The International Monetary Fund (IMF) has sparked global debate over the era of retirement.
Their argument is that ’70 is the new 50′ due to improved health and cognitive abilities in older people. In its report, “Rise of the Silver Economy,” the IMF emphasizes that in 2022 people aged 70 exhibit the same cognitive function as the average age of 53 in 2000, based on a survey of 1 million people from 41 countries. Memory, orientation and basic mathematics tests, along with physical assessments of grip strength and lung function, show that the average 70-year-old 25 years ago matches the fitness of a 56-year-old today.
The IMF’s push to raise retirement age comes from tensions over the sustainability of current pension schemes, as rising life expectancy and lower birth rates are changing economic models. These trends can hinder economic growth by increasing the number of non-workers in the dependency rate or population, reducing participation in the labour market.
Spain’s retirement age currently ranges from 65 to 67, depending on the amount of contributions from Social Security contributions, suggesting that the IMF will not only delay retirement, but also extend the pension calculation period beyond the current 29 years. This could incorporate a lower earning year and reduce pension payments.
The IMF proposal will be implemented in line with warnings from the Spanish Independent Authority (AIREF) that predicts pension expenditures will reach 5.6% of GDP in 2025. The “alternative effect” is expected to exceed 200 million euros, as new pensioners receive higher profits than existing systems to die. In March 2025, Spain’s social security system spent 1349.2 billion euros on pensions, up 6.3% from the previous year, stretching finances and leading a future where retirement could be delayed and lawful.

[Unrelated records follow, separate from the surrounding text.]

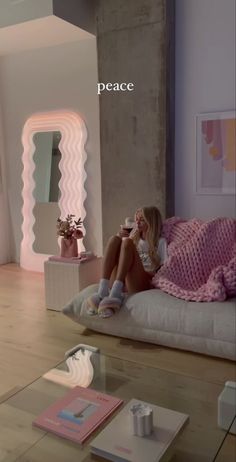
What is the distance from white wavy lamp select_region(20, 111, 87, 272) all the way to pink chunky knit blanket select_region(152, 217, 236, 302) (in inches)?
60.4

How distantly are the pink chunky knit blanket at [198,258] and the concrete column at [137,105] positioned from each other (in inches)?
23.7

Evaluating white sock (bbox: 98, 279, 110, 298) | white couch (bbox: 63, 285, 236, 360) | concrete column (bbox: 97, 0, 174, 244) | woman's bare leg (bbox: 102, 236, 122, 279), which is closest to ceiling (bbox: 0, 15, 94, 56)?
concrete column (bbox: 97, 0, 174, 244)

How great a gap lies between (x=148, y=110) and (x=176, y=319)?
5.96 feet

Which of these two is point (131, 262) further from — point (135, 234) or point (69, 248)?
point (69, 248)

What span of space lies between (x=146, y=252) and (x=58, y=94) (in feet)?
7.07

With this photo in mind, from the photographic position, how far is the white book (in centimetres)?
130

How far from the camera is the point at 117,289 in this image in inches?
108

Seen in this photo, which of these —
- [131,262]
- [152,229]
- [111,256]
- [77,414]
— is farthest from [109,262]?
[77,414]

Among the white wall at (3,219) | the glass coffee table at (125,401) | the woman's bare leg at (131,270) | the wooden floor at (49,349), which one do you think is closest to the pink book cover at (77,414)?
the glass coffee table at (125,401)

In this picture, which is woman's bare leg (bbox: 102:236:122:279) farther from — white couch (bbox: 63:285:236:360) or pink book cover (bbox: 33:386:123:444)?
pink book cover (bbox: 33:386:123:444)

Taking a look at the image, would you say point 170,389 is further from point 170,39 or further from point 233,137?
point 170,39

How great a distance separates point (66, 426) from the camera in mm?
1446

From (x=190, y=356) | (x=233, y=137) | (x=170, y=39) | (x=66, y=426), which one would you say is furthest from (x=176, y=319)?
(x=170, y=39)

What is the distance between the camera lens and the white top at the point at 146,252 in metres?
3.03
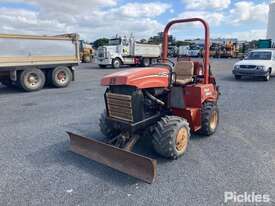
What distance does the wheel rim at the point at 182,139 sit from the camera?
433cm

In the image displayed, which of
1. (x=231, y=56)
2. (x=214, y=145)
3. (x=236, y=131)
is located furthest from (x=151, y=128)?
(x=231, y=56)

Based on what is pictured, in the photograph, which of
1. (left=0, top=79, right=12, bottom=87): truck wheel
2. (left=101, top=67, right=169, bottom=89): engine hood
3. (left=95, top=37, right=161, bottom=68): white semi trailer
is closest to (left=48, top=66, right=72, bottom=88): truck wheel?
(left=0, top=79, right=12, bottom=87): truck wheel

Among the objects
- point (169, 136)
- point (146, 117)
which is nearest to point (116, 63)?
point (146, 117)

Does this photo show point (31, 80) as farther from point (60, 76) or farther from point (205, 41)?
point (205, 41)

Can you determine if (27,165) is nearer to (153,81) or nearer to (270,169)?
(153,81)

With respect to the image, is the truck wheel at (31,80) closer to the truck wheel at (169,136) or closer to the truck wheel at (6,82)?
the truck wheel at (6,82)

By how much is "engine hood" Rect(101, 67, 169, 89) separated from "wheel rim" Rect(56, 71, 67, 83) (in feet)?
28.8

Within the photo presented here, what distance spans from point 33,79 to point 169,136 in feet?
30.0

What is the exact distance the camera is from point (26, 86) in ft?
37.5

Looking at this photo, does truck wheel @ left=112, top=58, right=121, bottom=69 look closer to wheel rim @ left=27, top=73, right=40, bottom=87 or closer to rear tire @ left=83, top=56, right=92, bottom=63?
rear tire @ left=83, top=56, right=92, bottom=63

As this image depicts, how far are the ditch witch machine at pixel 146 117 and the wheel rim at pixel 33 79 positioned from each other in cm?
777

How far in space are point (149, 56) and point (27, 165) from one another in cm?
2168

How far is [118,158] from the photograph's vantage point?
12.9 feet

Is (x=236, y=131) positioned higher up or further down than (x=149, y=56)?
further down
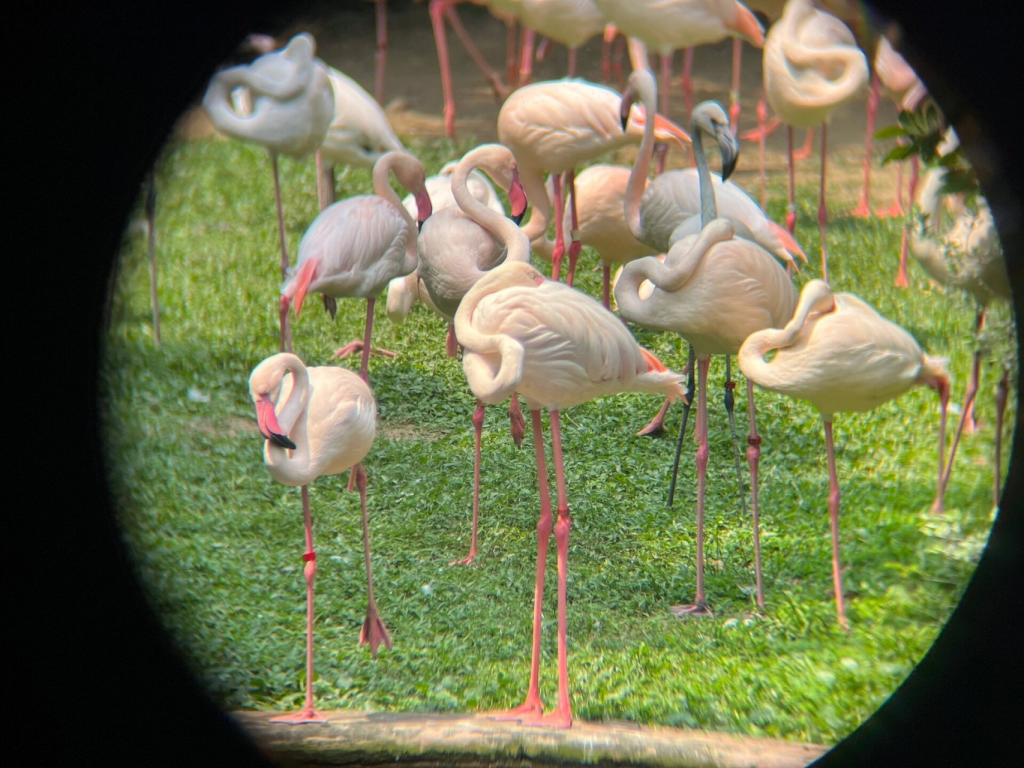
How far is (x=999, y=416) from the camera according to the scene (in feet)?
7.39

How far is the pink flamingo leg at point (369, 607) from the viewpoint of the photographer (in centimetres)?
259

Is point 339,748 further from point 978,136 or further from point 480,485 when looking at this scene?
point 978,136

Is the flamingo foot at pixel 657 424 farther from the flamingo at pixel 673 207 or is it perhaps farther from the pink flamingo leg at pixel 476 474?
the pink flamingo leg at pixel 476 474

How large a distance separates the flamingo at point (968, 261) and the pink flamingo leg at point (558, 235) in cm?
132

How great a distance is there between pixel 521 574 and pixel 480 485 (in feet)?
0.82

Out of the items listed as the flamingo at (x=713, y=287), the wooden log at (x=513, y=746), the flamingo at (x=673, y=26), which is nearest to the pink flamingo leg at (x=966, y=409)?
the flamingo at (x=713, y=287)

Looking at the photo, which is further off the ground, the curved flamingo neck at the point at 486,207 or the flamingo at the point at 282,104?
the flamingo at the point at 282,104

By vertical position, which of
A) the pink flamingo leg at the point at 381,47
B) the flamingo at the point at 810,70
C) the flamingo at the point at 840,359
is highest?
the pink flamingo leg at the point at 381,47

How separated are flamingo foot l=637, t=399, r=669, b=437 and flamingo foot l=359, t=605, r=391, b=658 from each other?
0.89 m

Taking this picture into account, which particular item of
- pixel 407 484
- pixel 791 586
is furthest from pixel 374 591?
pixel 791 586

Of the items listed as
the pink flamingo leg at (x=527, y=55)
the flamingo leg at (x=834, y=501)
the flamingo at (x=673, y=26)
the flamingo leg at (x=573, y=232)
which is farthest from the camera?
the pink flamingo leg at (x=527, y=55)

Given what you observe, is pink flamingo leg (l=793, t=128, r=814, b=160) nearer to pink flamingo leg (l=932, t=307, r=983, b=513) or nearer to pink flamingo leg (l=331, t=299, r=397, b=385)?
pink flamingo leg (l=932, t=307, r=983, b=513)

While promoting longer working lives, the IMF is encouraging people to tilt their hats to Spanish recent initiatives and delay their retirement. Alternatively, the IMF suggests that employment rates need to be strengthened through modernized job brokerage services, public-private partnerships, and policies that allow unemployed people to work temporarily while receiving benefits. The IMF argues that the measure can improve labor supply and stability in the national economy as a form of addressing the challenges of the aging “silver economy.”